▸ **Complete the following**:
a) Name every song title that appears in the music review excerpt.
b) Swap "patch of snow" for "snow patch" in the listing, covering everything from the line containing "How far is the patch" down to the end of the listing, and leave all else unchanged.

▸ **Page extract**:

Bottomless Pit is the perfect example of everything I love about Death Grips’ unique and experimental style, and seems almost uniquely catered to my exact preference of musical styles, with Punk, Metal, Industrial, and Experimental Hip-Hop balanced perfectly throughout. Every track is a hit, and it remains one of my favorite albums ever made.
Favorite Tracks: Spikes | Three Bedrooms In A Good Neighborhood | Hot Head

2. Kendrick Lamar – To Pimp A Butterfly

Conscious Hip-Hop, West Coast Hip-Hop, Jazz Rap

To Pimp A Butterfly is widely regarded in many circles to be the greatest Hip-Hop album of all time, you guys knew this was gonna be here. And who am I to disagree? This is easily my favorite Hip-Hop album I’ve ever heard, and for good reason. It’s the realization of the massive potential I spoke of earlier, on good kid, m.A.A.d city. All the praise I gave that album is applicable here as well, alongside a myriad of other praises I will delve into now. To Pimp A Butterfly is a statement from the perspective of a black man living in America, a universal statement explored from a particularly important point of view. No matter what, the world is going to try to chew you up and spit you out, and it’s up to you to decide if and how you are going to fight it. The sound of this album is a fantastic Jazz Rap combination, executed masterfully with some of the most gorgeous instrumentation and production I’ve heard paired with classic Hip-Hop loops and beats to create a sound that comes across as wholly original. The instrumental performance is stunning, with fantastic sax solos backed by driving pianos, both sampled and live performed, and a feature from legendary Bassist Thundercat on the incredibly sexy These Walls, and the opening track Wesley’s Theory.

▸ **Data provided**:

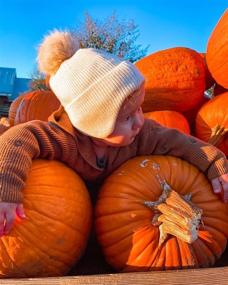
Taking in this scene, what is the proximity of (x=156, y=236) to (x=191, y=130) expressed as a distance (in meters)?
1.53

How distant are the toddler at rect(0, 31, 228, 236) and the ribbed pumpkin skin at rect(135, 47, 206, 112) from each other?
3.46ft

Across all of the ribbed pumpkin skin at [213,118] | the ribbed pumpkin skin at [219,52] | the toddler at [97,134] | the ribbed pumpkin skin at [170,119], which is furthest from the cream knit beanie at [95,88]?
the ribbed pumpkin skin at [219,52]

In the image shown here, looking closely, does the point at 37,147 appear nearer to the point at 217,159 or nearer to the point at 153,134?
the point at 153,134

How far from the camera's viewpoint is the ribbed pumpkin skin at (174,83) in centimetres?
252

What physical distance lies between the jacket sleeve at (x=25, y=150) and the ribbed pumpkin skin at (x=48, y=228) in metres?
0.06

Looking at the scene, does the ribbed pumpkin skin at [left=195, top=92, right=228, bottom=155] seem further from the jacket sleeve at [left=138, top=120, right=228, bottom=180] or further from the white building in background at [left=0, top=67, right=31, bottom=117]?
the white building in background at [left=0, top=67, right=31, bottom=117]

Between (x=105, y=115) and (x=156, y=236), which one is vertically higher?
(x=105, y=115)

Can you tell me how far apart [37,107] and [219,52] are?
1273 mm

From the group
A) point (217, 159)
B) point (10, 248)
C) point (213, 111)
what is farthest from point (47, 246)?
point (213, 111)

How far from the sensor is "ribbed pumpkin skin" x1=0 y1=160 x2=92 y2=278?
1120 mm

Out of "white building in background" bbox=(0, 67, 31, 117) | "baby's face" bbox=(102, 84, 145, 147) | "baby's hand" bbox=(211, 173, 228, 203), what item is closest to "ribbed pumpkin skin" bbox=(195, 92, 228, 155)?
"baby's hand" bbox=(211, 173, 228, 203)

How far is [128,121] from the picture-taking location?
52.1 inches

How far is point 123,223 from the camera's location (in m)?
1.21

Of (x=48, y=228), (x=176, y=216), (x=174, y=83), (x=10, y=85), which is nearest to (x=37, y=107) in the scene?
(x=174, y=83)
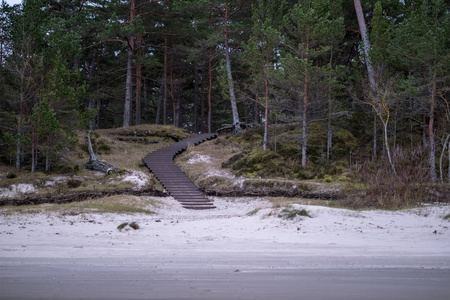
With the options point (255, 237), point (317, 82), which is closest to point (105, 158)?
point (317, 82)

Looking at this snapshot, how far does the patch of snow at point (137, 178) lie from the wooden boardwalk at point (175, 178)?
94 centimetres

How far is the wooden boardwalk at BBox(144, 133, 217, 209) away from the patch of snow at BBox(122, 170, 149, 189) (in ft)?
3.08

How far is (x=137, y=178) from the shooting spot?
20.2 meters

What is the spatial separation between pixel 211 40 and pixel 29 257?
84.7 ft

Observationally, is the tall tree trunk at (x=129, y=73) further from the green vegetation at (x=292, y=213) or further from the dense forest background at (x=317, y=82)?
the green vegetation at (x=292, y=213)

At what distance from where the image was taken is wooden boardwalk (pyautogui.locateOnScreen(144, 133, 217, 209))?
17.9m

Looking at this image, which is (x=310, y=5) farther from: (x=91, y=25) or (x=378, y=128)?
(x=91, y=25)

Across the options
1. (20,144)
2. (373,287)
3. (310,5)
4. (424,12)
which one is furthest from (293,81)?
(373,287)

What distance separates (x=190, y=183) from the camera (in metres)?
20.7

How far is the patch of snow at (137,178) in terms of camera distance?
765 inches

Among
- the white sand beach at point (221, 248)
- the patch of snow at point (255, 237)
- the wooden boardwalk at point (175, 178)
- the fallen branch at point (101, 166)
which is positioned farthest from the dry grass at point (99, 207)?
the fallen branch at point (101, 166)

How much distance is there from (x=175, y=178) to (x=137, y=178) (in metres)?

▸ **Task-by-task answers**:
a) Spikes, Three Bedrooms In A Good Neighborhood, Hot Head, These Walls, Wesley's Theory

b)
How far is the snow patch at (137,178) in terms of camera distance?
765 inches

Among
- the white sand beach at point (221, 248)
- the snow patch at point (255, 237)
- the wooden boardwalk at point (175, 178)
- the fallen branch at point (101, 166)
which is positioned farthest from the dry grass at point (99, 207)?
the fallen branch at point (101, 166)

How much distance is there from (x=175, y=178) to (x=137, y=178) (in metres)?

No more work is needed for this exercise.